The impact of the Hostage Crisis reverberates today (Photo by Alain MINGAM/Gamma-Rapho via Getty Images)

The American is blindfolded. A white sheet envelopes his face, almost mummifying him. White tape binds his hands, which are drawn defensively across his groin. All around him stand men: dark, bearded, serious. Each wears a shirt, unbuttoned at the collar and without a tie – that symbol of the hated West. The American is being paraded because now it is they who have the power.
This photograph is one of several from the Iranian Hostage Crisis that has lodged in the collective consciousness of the modern Middle East. It was a truly historic event – one that would come to sour US-Iran relations far more than the Iranian Revolution that precipitated it. It began on 4 November 1979 when a group of students calling themselves the “Muslim Student Followers of the Imam’s Line” stormed the US Embassy in Tehran and took the 52 embassy staff inside hostage. They would keep them captive for 444 days, releasing them, finally, on 20 January 1981 – 40 years ago to the day.
Fast forward four decades and today Joe Biden will be sworn in as the 46th President of the United States. When he enters the White House, he will find a world cowering from a pandemic and a country strafed by civil unrest. But perhaps his biggest problem will only come into focus when he turns to face the east: Iran.
As Biden knows, the Islamic Republic of Iran poses a problem that has remained unsolved for 40 years. Even today, the Hostage Crisis remains at the heart of the US’s relationship with Iran – or perhaps more correctly, its lack of one. The Joint Comprehensive Plan of Action (JCPOA) — the so-called Nuclear Deal between Iran and the UN Security Council Powers plus Germany — lies moribund after Donald Trump unilaterally abrogated it in 2018. In the years since, Iranian proxies have wreaked havoc in Syria and Iraq, while the regime has busied itself killing dissenters.
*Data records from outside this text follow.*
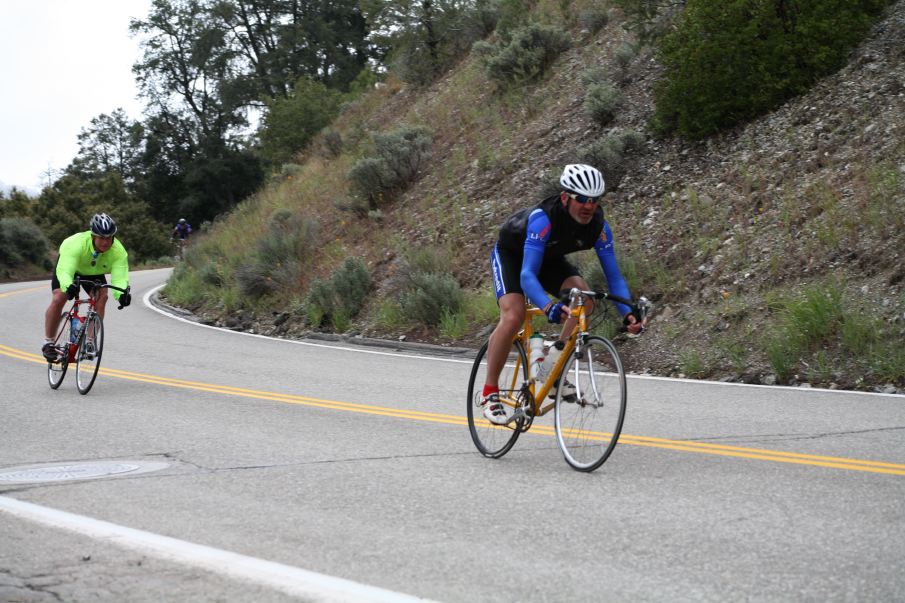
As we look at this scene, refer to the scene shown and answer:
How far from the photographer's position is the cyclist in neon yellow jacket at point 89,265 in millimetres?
11781

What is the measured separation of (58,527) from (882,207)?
11.3 metres

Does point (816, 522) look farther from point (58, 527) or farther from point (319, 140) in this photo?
point (319, 140)

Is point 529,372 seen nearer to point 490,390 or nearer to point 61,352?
point 490,390

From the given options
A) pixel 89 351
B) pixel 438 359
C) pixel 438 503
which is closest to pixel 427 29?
pixel 438 359

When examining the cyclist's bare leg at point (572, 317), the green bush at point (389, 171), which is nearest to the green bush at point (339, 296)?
the green bush at point (389, 171)

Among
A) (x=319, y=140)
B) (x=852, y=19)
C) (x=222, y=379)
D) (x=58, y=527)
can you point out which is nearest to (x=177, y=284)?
(x=319, y=140)

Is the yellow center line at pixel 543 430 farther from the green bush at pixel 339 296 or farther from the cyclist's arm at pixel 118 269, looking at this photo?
the green bush at pixel 339 296

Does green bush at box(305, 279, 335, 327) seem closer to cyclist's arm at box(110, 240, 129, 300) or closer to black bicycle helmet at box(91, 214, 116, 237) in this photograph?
cyclist's arm at box(110, 240, 129, 300)

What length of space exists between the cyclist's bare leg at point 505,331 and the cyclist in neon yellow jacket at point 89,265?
18.8 feet

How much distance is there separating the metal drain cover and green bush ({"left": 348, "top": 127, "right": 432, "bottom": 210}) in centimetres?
1774

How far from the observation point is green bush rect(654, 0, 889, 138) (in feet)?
56.2

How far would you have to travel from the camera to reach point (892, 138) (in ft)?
49.3

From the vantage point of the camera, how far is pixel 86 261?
39.9 ft

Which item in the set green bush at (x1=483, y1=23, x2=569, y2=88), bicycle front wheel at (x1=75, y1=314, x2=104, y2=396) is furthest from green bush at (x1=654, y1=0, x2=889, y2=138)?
bicycle front wheel at (x1=75, y1=314, x2=104, y2=396)
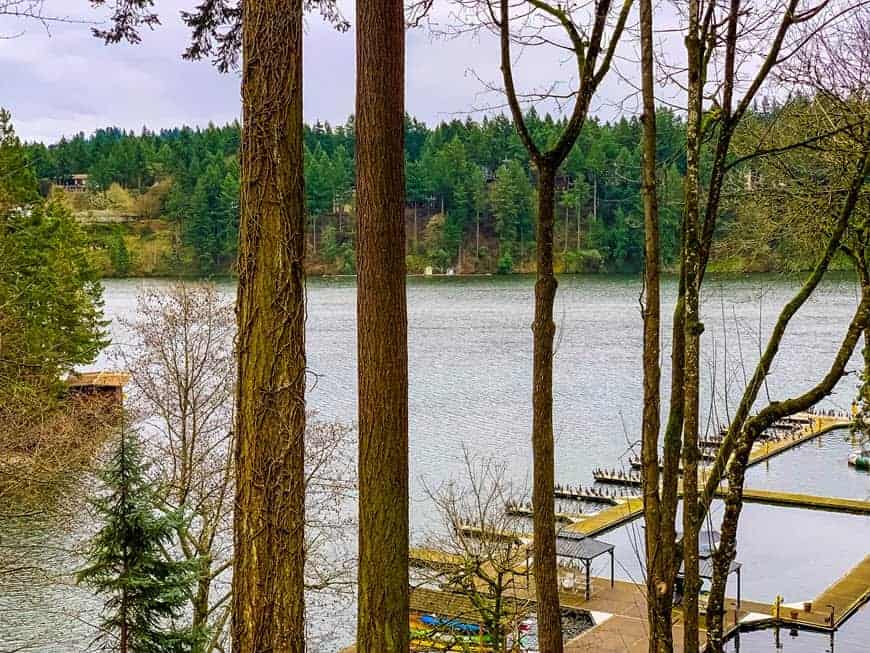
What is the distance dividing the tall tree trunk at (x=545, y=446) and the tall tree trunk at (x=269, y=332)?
2839 millimetres

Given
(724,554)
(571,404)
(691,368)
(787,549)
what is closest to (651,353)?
(691,368)

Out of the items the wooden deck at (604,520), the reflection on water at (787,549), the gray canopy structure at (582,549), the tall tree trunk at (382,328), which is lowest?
the reflection on water at (787,549)

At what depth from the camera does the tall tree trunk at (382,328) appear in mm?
4465

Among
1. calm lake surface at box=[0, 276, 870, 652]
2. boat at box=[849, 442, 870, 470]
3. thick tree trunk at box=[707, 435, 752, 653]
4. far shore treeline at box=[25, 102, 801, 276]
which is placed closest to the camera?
thick tree trunk at box=[707, 435, 752, 653]

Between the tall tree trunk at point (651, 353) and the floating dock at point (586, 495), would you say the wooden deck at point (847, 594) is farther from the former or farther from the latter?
the tall tree trunk at point (651, 353)

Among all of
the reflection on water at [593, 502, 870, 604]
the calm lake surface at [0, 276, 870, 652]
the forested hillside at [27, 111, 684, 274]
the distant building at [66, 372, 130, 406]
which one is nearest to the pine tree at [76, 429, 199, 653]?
the calm lake surface at [0, 276, 870, 652]

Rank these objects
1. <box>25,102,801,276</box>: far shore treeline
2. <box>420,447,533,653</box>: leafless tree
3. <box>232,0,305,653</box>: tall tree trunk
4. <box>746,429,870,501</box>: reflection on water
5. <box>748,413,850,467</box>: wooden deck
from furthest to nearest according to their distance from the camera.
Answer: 1. <box>25,102,801,276</box>: far shore treeline
2. <box>748,413,850,467</box>: wooden deck
3. <box>746,429,870,501</box>: reflection on water
4. <box>420,447,533,653</box>: leafless tree
5. <box>232,0,305,653</box>: tall tree trunk

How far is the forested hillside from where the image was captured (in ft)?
163

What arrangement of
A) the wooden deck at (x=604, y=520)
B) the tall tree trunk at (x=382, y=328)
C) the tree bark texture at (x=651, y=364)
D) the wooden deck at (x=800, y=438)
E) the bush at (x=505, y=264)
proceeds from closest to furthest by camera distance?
the tall tree trunk at (x=382, y=328), the tree bark texture at (x=651, y=364), the wooden deck at (x=604, y=520), the wooden deck at (x=800, y=438), the bush at (x=505, y=264)

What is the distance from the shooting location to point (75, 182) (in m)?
56.3

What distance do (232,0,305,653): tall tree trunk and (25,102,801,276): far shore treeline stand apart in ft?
119

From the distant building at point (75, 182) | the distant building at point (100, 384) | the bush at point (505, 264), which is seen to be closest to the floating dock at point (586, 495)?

Biden’s options are few. He can’t even speak directly to Tehran. The two countries are implacably opposed. Both carry scars that remain livid on both sides — and they were formed in that embassy all those years ago.
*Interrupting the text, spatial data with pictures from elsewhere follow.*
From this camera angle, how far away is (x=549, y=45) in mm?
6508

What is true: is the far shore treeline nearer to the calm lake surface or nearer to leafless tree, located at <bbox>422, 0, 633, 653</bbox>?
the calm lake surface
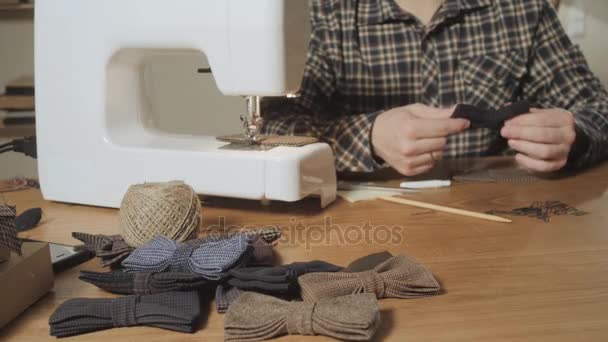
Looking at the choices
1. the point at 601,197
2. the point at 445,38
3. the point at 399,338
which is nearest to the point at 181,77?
the point at 445,38

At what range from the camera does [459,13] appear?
5.13ft

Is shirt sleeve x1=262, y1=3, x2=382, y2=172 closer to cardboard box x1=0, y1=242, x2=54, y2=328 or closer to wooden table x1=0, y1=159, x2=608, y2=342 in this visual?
wooden table x1=0, y1=159, x2=608, y2=342

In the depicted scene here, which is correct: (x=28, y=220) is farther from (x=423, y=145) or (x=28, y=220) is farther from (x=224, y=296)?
(x=423, y=145)

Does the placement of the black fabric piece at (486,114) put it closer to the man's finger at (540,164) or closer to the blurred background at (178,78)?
the man's finger at (540,164)

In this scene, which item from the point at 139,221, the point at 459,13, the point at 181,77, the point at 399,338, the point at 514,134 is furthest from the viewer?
the point at 181,77

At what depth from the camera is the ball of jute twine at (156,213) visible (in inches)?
28.8

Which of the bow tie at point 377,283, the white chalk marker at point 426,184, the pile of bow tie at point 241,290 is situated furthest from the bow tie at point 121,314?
the white chalk marker at point 426,184

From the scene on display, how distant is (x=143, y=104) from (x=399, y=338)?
73 centimetres

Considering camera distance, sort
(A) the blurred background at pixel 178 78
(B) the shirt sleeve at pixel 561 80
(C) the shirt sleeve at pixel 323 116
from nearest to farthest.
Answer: (C) the shirt sleeve at pixel 323 116 < (B) the shirt sleeve at pixel 561 80 < (A) the blurred background at pixel 178 78

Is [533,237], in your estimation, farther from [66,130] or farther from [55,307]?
[66,130]

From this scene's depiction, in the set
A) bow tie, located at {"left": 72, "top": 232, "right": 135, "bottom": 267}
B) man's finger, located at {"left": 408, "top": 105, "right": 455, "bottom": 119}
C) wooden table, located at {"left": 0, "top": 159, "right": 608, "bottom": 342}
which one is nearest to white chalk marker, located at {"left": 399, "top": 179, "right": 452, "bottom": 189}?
wooden table, located at {"left": 0, "top": 159, "right": 608, "bottom": 342}

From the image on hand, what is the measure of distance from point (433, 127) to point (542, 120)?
0.23m

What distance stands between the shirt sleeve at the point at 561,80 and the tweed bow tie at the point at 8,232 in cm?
120

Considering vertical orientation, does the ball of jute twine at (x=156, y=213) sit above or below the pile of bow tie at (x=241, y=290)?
above
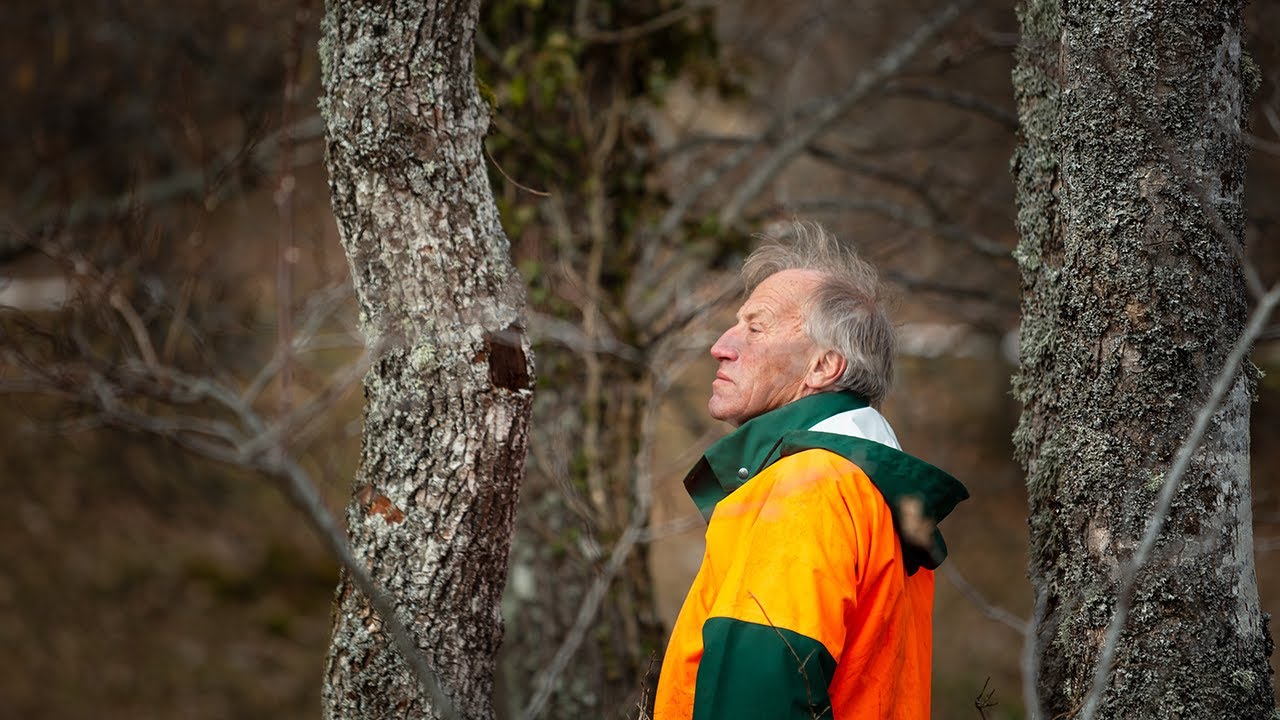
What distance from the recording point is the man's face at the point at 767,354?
207 centimetres

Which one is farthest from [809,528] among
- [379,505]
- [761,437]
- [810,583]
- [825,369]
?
[379,505]

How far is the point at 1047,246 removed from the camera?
201cm

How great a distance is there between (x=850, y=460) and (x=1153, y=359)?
0.56 m

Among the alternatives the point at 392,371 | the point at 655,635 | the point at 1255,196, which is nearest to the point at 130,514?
the point at 655,635

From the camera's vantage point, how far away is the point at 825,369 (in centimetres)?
205

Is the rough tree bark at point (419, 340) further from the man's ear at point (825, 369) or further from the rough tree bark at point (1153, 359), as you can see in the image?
the rough tree bark at point (1153, 359)

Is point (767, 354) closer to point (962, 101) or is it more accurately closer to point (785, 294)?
point (785, 294)

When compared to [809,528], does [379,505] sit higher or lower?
higher

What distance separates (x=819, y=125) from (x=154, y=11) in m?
3.85

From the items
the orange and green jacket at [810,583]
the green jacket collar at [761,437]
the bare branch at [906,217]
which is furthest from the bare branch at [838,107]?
the orange and green jacket at [810,583]

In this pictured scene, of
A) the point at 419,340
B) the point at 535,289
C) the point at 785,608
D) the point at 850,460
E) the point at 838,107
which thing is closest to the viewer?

The hostage crisis occurred amid the turmoil of the 1979 Islamic Revolution, when a combination of nationalists, leftists and Islamists overthrew Mohammed Reza Pahlavi, then Shah of Iran, forcing him to flee the country. They then set about fighting over who would take power: a battle the Islamists quickly and comprehensively won. A 76-year-old cleric from the provinces, Ayatollah Khomeini, became Supreme Leader, and brought with him a new system of government, the Velayat-e faqih (rule of the jurist), which mandated overarching rule by the religious jurists, or Mullahs, like him.
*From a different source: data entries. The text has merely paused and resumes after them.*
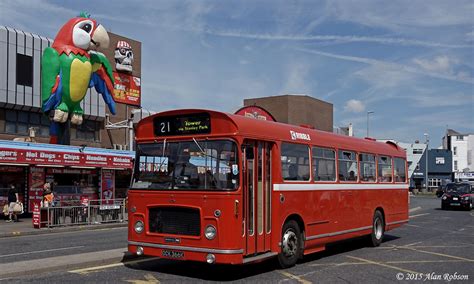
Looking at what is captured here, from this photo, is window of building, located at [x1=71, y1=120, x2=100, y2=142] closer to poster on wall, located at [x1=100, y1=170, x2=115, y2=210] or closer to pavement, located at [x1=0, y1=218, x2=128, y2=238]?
poster on wall, located at [x1=100, y1=170, x2=115, y2=210]

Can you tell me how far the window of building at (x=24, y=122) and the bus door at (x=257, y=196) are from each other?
2566cm

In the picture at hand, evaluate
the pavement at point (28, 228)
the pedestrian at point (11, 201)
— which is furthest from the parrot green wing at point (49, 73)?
the pavement at point (28, 228)

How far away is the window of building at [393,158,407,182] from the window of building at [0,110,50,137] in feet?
78.5

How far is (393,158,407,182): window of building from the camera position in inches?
652

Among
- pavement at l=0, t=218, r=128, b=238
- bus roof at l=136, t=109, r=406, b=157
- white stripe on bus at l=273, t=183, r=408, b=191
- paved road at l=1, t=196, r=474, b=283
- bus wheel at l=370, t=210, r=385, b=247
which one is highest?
bus roof at l=136, t=109, r=406, b=157

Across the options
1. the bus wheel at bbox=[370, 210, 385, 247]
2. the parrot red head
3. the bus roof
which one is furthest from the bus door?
the parrot red head

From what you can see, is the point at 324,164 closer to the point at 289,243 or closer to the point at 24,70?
the point at 289,243

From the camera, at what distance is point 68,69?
1102 inches

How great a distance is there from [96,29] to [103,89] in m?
4.26

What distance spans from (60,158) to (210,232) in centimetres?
1994

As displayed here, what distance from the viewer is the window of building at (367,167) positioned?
14172mm

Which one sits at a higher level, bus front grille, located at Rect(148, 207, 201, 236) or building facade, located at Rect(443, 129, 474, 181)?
building facade, located at Rect(443, 129, 474, 181)

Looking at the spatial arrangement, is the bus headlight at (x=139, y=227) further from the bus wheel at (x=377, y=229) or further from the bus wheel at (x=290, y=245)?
the bus wheel at (x=377, y=229)

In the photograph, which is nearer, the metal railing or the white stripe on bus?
the white stripe on bus
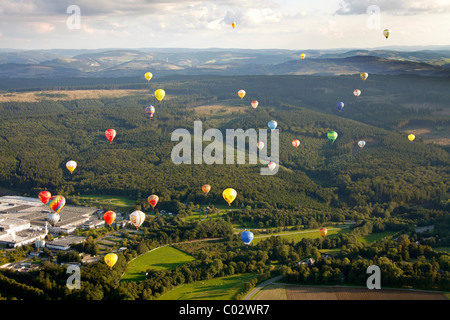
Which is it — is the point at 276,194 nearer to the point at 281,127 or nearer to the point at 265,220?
the point at 265,220

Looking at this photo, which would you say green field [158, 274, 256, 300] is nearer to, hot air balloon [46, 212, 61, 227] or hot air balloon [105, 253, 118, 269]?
hot air balloon [105, 253, 118, 269]

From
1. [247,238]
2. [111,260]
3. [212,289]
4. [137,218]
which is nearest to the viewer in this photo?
[212,289]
If 1979 marked a rupture in internal Iranian politics, then the hostage crisis was the Islamic Republic’s march on to the international stage. Despite the Shah’s fall, Washington wanted to salvage its friendship with its foremost Gulf ally and a number of meetings were held with Iran’s interim Prime Minister. Things looked hopeful. But then US President Jimmy Carter allowed the cancer-ridden Shah into the USA for medical treatment. Iranians were enraged. The anti-US protests and chanting that had swelled throughout the year suddenly erupted with the storming of the embassy.